In [1]:
import pandas as pd
from typing import Tuple, Optional

## Step 1: Load and clean tower data

In [None]:
GLOBAL_PATH="/home/jose/DATA_WEATHER_ORNL/data"

# Specify towers and variables of interest
towers_of_interest = ['TOWA', 'TOWB', 'TOWD', 'TOWF', 'TOWS', 'TOWY']
vars = ['TempC',
        'RelHum', 'AbsHum', 
        'WSpdMph', 'PkWSpdMph', 'VSSpdMph',
        'SolarRadWm2', 
        'BarPresMb',
        'Sigma', 'SigPhi',
        'WDir',
        'PrecipIn']

# Load final quality assessed data and format datetime
tower_dfs_15m_clean = []
for tower in towers_of_interest:

        df = pd.read_csv(f'{GLOBAL_PATH}/{tower}_2017-2022_final-qc.csv', header=0, 
                     skipfooter=1, na_values=[-999, '-999'], engine='python', 
                     parse_dates=True)
    
        df['timestampUTC'] = pd.to_datetime(df['timestampUTC'], format='%Y%m%d%H%M%S').dt.tz_localize('UTC')
        df = df.set_index('timestampUTC', drop=True)
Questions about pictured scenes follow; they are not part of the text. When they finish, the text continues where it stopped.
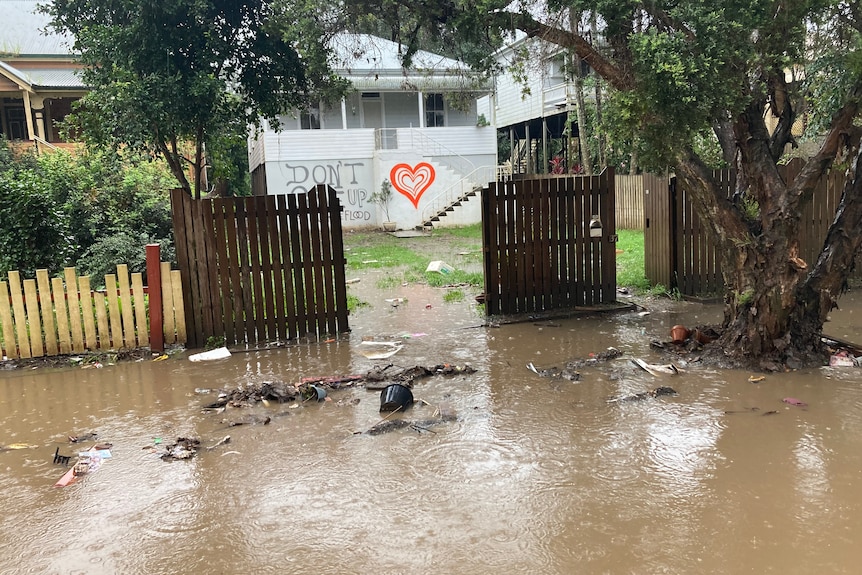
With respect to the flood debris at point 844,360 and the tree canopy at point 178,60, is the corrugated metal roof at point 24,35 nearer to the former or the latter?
the tree canopy at point 178,60

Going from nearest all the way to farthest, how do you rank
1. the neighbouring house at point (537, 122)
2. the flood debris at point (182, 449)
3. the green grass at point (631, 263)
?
the flood debris at point (182, 449), the green grass at point (631, 263), the neighbouring house at point (537, 122)

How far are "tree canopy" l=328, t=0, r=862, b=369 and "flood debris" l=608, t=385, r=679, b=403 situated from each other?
46.7 inches

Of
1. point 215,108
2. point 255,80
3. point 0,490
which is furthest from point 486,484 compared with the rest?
point 255,80

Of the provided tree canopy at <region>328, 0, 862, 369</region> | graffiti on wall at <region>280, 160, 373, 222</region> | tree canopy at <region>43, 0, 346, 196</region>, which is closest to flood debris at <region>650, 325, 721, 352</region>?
tree canopy at <region>328, 0, 862, 369</region>

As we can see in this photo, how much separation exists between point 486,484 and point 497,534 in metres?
0.58

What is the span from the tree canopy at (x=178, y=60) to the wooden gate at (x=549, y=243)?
11.4 ft

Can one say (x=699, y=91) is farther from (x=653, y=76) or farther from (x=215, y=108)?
(x=215, y=108)

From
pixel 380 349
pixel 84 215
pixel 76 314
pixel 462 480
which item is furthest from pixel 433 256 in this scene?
pixel 462 480

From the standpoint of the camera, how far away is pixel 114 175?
12688 mm

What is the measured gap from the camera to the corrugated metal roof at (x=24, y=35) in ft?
85.1

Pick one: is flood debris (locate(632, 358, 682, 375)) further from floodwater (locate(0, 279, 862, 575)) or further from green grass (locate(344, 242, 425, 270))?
green grass (locate(344, 242, 425, 270))

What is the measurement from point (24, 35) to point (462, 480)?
31.4 m

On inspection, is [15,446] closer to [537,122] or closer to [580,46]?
[580,46]

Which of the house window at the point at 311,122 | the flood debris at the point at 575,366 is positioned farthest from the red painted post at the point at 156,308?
the house window at the point at 311,122
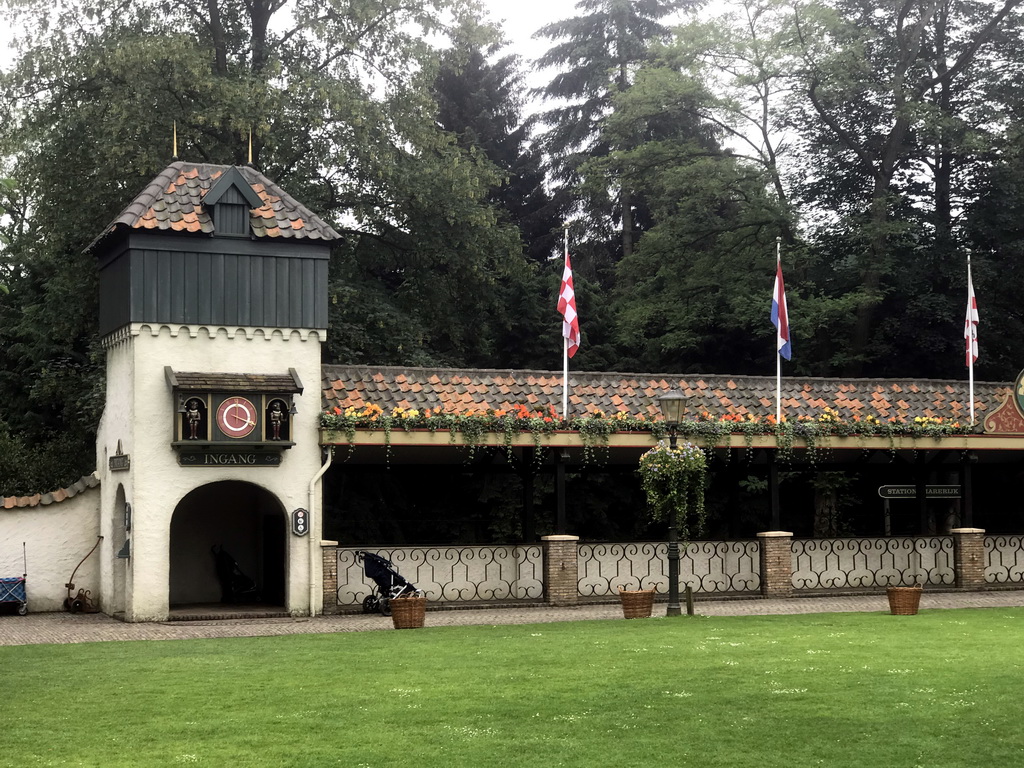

        tower_dfs_15m_clean.append(df)

FileNotFoundError: [Errno 2] No such file or directory: '/home/jose/DATA_WEATHER_ORNL/data/met_towers_2017-2022_final-qc/TOWA_2017-2022_final-qc.csv'

## Step 2: Detect extreme events per tower

In [10]:
# Event thresholds and required minimum duration (hours)
EVENT_SPECS = {
    # Event name: (required variables, condition function, minimum duration in hours)
    "E1_TempMoistHaz": (
        ["TempC", "AbsHum"],
        lambda df, col: (df[col["TempC"]] > 24.0) & (df[col["AbsHum"]] > 20.0),
        2.0
    ),
    "E2_WindChill": (
        ["TempC", "PkWSpdMph"],
        lambda df, col: (df[col["TempC"]] <= 4.8) & (df[col["PkWSpdMph"]] >= 3.0),
        2.0
    ),
    "E3_LowTemp_lt0":   (["TempC"], lambda df, col: df[col["TempC"]] < 0.0,   2.0),
    "E3_LowTemp_lt-5":  (["TempC"], lambda df, col: df[col["TempC"]] < -5.0,  2.0),
    "E3_LowTemp_lt-10": (["TempC"], lambda df, col: df[col["TempC"]] < -10.0, 2.0),

    "E4_HighWind_Peak_gt25": (["PkWSpdMph"], lambda df, col: df[col["PkWSpdMph"]] > 25.0, 1.0),

    "E5_LowWind_lt2":   (["PkWSpdMph"], lambda df, col: df[col["PkWSpdMph"]] < 2.0,  3.0),
    "E5_LowWind_lt1":   (["PkWSpdMph"], lambda df, col: df[col["PkWSpdMph"]] < 1.0,  3.0),
    "E5_LowWind_lt0_5": (["PkWSpdMph"], lambda df, col: df[col["PkWSpdMph"]] < 0.5, 3.0),
}

# Sensor columns used for each tower 
colmap_per_tower = {
    "TOWA": {"TempC":"TempC_030m","AbsHum":"AbsHum_015m","PkWSpdMph":"PkWSpdMph_030m"},
    "TOWB": {"TempC":"TempC_030m","AbsHum":None,          "PkWSpdMph":"PkWSpdMph_030m"},
    "TOWD": {"TempC":"TempC_035m","AbsHum":"AbsHum_015m","PkWSpdMph":"PkWSpdMph_035m"},
    "TOWF": {"TempC":"TempC_010m","AbsHum":"AbsHum_010m","PkWSpdMph":"PkWSpdMph_010m"},
    "TOWS": {"TempC":"TempC_025m","AbsHum":None,          "PkWSpdMph":"PkWSpdMph_025m"},
    "TOWY": {"TempC":"TempC_033m","AbsHum":None,          "PkWSpdMph":"PkWSpdMph_033m"},
}

# infer the median step size of the time index (minutes)
def infer_step_minutes(index: pd.DatetimeIndex, fallback=15.0) -> float:
    if len(index) < 2:
        return float(fallback)
    diffs = pd.Series(index).diff().dropna().dt.total_seconds() / 60.0
    return float(diffs.median()) if not diffs.empty else float(fallback)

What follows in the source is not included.